In total, we have interviewed 16 people with innovation responsibilities within ALSTOM, AREVA, EDF, ENGIE, HAVAS MEDIA, LA POSTE, MEDEF, ORACLE France, ORANGE, PACTE PME, PSA Peugeot Citroën, SAFRAN, SANOFI, SNCF, SOUFFLET, TOTAL.

Our interviews highlight that very often there is not one single reason, but several intertwined reasons, explaining why big companies try to collaborate with startups.

To summarize, the answers can be related to 4 major reasons:

  1. The most mentioned reason is not a surprise: large companies wish to develop ties with startups for innovation. The quest for assets to innovate is even the only reason cited by half of our interviewees. For them, collaboration with startups is primarily, if only, a means to access new technologies, develop new products or services or to expand their existing offers.
  2. Immediately afterwards, large companies express the strong desire to enhance their agility and advance their culture.
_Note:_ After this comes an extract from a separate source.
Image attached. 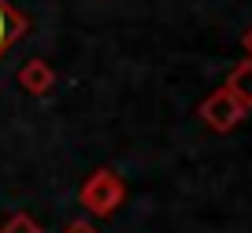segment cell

They are fascinated by the capabilities of the startups to develop new markets, by their ability to surf the emergence of new technologies combined with new uses. For large companies, developing relationships with some startups is considered rejuvenating. They hope that it will help them to upset their internal rigidities, regain a lost vitality, teach employees new ways of working, change their habits in order to regain flexibility and agility.
  3. For large companies, the world of startups foreshadows tomorrow’s world. Thanks to startups, large companies have a simple means to conduct a strategic intelligence: know market trends, the latest technological developments, applications, anticipate the evolution of uses, behavior … and identify in advance the competitor that could « uberise » them.
  4. Finally, large companies refer to social responsibility: when helping young firms, they contribute to overall economic development and promote entrepreneurial values. This may also be a way of turning some regulatory or legal injunctions into opportunities.
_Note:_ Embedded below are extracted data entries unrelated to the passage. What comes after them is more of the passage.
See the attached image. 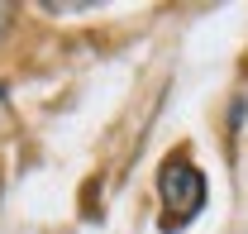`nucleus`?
I'll return each mask as SVG.
<instances>
[{
  "label": "nucleus",
  "mask_w": 248,
  "mask_h": 234,
  "mask_svg": "<svg viewBox=\"0 0 248 234\" xmlns=\"http://www.w3.org/2000/svg\"><path fill=\"white\" fill-rule=\"evenodd\" d=\"M157 191H162V234H177L186 230L201 210H205V172H196V163L186 158H167L162 172H157Z\"/></svg>",
  "instance_id": "obj_1"
},
{
  "label": "nucleus",
  "mask_w": 248,
  "mask_h": 234,
  "mask_svg": "<svg viewBox=\"0 0 248 234\" xmlns=\"http://www.w3.org/2000/svg\"><path fill=\"white\" fill-rule=\"evenodd\" d=\"M5 15H10V10H5V5H0V33H5Z\"/></svg>",
  "instance_id": "obj_2"
}]
</instances>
Eventually, we wish to mention another argument, even if it is less emphasized : « working with some startups is also a matter of communication and image ». Any annual report mentions innovation as a key driver of performance. Any entrepreneur highlights the efforts made to innovate. What is more natural than developing ties with startups to give evidence of this ambition?
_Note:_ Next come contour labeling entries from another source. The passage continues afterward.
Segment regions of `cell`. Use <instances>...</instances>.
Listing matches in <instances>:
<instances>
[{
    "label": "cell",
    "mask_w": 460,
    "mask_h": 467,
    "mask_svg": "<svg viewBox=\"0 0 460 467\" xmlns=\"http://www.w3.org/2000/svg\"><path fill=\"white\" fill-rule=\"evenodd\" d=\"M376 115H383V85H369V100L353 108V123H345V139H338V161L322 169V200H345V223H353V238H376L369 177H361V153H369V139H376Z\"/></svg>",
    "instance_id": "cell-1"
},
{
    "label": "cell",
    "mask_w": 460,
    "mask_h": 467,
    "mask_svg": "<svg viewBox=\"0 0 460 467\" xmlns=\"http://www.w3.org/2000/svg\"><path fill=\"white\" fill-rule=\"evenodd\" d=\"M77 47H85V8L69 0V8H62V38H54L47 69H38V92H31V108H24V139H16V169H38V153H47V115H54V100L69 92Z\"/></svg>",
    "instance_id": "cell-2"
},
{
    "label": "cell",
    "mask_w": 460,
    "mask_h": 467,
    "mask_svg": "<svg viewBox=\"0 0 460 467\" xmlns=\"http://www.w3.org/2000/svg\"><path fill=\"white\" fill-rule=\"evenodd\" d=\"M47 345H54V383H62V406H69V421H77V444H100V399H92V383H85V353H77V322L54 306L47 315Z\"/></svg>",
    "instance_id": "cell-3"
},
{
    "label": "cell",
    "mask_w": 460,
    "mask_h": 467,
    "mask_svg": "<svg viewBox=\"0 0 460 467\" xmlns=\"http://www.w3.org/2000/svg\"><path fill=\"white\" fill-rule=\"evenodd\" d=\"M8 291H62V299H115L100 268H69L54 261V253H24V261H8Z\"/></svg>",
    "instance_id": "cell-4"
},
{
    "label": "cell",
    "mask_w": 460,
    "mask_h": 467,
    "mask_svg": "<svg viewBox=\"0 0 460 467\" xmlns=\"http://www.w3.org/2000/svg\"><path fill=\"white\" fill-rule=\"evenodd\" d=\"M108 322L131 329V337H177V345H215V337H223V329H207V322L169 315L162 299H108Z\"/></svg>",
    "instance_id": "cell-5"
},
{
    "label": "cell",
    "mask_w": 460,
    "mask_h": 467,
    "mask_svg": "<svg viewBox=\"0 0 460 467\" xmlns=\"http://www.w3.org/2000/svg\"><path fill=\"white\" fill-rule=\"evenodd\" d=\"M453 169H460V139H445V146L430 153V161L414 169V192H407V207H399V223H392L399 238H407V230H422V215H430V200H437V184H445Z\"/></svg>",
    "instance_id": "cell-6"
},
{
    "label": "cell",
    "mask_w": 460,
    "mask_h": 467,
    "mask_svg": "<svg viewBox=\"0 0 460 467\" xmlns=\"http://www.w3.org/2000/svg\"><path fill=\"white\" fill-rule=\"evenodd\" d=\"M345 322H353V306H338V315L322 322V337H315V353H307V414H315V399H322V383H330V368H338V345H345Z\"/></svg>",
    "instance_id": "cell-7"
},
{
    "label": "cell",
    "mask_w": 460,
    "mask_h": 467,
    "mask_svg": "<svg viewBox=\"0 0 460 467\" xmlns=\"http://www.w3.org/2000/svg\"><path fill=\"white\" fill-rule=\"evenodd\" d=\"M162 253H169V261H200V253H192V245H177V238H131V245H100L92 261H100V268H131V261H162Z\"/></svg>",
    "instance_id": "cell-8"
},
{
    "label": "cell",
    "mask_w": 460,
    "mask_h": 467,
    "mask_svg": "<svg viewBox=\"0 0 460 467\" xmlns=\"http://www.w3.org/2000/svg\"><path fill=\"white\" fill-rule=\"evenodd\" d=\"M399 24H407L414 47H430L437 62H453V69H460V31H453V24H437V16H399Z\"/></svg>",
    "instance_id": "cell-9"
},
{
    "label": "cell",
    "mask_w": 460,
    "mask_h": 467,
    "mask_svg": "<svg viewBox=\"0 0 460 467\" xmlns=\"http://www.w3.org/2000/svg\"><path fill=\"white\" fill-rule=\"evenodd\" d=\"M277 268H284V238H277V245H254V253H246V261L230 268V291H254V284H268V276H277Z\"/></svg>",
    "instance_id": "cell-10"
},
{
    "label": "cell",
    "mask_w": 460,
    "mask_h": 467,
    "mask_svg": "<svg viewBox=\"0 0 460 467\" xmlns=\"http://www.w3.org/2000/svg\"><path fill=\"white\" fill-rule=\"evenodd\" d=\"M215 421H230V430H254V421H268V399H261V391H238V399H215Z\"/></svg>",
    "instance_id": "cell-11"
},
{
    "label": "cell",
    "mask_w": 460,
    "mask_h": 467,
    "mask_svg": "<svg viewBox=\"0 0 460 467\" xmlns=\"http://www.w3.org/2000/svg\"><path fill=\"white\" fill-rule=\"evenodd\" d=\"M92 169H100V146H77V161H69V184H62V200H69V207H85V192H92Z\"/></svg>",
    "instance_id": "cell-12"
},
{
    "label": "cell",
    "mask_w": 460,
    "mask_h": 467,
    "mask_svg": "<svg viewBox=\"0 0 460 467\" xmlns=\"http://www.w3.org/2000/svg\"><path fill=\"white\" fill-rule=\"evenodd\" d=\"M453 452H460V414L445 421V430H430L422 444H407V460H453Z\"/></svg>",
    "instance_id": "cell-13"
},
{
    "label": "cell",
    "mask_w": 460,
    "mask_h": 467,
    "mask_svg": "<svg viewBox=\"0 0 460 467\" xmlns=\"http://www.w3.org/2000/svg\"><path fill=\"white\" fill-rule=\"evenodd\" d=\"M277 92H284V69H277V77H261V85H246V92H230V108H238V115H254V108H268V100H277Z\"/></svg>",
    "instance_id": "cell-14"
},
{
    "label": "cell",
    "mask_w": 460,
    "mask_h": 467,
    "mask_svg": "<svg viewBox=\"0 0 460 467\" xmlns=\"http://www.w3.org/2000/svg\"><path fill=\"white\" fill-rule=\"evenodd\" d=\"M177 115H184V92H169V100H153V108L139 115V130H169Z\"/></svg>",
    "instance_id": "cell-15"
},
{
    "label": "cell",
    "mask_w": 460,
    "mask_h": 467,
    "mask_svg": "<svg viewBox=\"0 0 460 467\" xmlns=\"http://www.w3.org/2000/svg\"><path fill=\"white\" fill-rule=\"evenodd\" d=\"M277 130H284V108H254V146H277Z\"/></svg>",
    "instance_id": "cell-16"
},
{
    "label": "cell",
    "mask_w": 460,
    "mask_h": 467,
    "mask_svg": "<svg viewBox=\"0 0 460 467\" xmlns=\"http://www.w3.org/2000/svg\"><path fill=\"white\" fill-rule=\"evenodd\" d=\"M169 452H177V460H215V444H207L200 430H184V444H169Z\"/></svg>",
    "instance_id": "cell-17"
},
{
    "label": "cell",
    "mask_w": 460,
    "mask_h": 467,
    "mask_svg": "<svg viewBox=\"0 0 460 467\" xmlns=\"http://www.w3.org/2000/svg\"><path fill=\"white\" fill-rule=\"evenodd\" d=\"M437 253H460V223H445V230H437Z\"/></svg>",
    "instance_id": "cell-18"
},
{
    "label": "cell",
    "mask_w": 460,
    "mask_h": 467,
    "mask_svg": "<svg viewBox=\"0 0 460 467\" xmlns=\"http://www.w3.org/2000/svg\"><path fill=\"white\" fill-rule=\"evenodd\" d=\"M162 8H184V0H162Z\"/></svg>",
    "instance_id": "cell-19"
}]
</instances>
For sure, the leader of a company does not need to remind the world that his company is innovative. If it really is, there is no use!
It is the same with developing collaborations with startups: as long as the action does not go beyond communication, there is no guarantee of innovation. The cohabitation between large companies and startups can be positive only in a win-win perspective. It must allow both sides to make concrete progress, each in his own project, taking advantage of « real » synergies.